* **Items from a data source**
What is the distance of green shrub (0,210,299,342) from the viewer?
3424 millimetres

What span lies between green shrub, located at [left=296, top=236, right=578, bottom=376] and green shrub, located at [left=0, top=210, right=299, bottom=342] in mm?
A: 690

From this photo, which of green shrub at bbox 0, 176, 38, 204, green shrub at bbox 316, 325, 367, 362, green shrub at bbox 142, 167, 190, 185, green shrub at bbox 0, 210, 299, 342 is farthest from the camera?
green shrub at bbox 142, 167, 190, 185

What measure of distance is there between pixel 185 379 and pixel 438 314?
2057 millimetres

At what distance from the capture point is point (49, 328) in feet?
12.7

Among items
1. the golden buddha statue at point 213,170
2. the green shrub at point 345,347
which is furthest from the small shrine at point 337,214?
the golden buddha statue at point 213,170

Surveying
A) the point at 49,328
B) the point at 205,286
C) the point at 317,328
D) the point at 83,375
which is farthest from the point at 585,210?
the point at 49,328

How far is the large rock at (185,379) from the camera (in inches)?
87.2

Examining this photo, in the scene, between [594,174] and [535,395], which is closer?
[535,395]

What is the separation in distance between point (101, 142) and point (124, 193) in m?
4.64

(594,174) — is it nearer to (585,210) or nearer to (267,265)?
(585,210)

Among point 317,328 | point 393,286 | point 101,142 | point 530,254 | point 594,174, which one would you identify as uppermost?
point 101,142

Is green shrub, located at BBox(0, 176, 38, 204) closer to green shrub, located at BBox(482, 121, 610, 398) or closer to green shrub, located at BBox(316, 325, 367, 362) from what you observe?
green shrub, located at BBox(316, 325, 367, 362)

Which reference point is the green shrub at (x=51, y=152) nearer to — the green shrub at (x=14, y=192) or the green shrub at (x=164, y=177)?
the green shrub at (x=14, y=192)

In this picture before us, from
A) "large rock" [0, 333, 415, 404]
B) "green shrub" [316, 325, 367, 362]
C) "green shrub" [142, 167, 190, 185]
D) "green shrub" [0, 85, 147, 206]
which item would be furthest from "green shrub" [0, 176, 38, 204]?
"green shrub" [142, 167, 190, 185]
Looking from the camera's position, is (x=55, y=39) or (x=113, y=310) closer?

* **Stated problem**
Substitute "big boulder" for every occurrence of "large rock" in the lines above, and reproduce all the lines with nothing else altered.

* **Task solution**
What is the distance of green shrub (0,210,299,342) from the viewer?
3424 millimetres

What span lies between green shrub, located at [left=296, top=236, right=578, bottom=376] and green shrub, located at [left=0, top=210, right=299, bottom=342] in mm?
A: 690

From this photo, which of green shrub at bbox 0, 176, 38, 204, green shrub at bbox 316, 325, 367, 362, green shrub at bbox 142, 167, 190, 185, green shrub at bbox 0, 210, 299, 342 is farthest from the camera?
green shrub at bbox 142, 167, 190, 185

What measure of distance is there between pixel 185 379 and pixel 438 314?
2057 millimetres

At what distance from the capture point is point (49, 328) in feet?
12.7

Among items
1. the golden buddha statue at point 213,170
2. the green shrub at point 345,347
which is furthest from the small shrine at point 337,214?
the golden buddha statue at point 213,170

Surveying
A) the point at 49,328
B) the point at 205,286
C) the point at 317,328
D) the point at 83,375
which is farthest from the point at 585,210?
the point at 49,328

How far is the big boulder at (185,379) from the camera (in inches)?
87.2

Examining this photo, in the scene, between [594,174] and [535,395], which is closer?
[535,395]

What is the separation in distance between point (101, 142) and point (124, 193) in m?
4.64

(594,174) — is it nearer to (585,210) or nearer to (267,265)?
(585,210)

Among point 317,328 | point 393,286 | point 101,142 | point 530,254 | point 594,174, which one would you identify as uppermost?
point 101,142

Is green shrub, located at BBox(0, 176, 38, 204) closer to green shrub, located at BBox(482, 121, 610, 398) or closer to green shrub, located at BBox(316, 325, 367, 362) from what you observe?
green shrub, located at BBox(316, 325, 367, 362)

Which reference point is the green shrub at (x=51, y=152) nearer to — the green shrub at (x=14, y=192) or the green shrub at (x=164, y=177)?
the green shrub at (x=14, y=192)

In this picture before us, from
A) "big boulder" [0, 333, 415, 404]
B) "green shrub" [316, 325, 367, 362]
C) "green shrub" [142, 167, 190, 185]
D) "green shrub" [0, 85, 147, 206]
which item would be furthest from "green shrub" [0, 176, 38, 204]?
"green shrub" [142, 167, 190, 185]
Looking from the camera's position, is (x=55, y=39) or (x=113, y=310) closer?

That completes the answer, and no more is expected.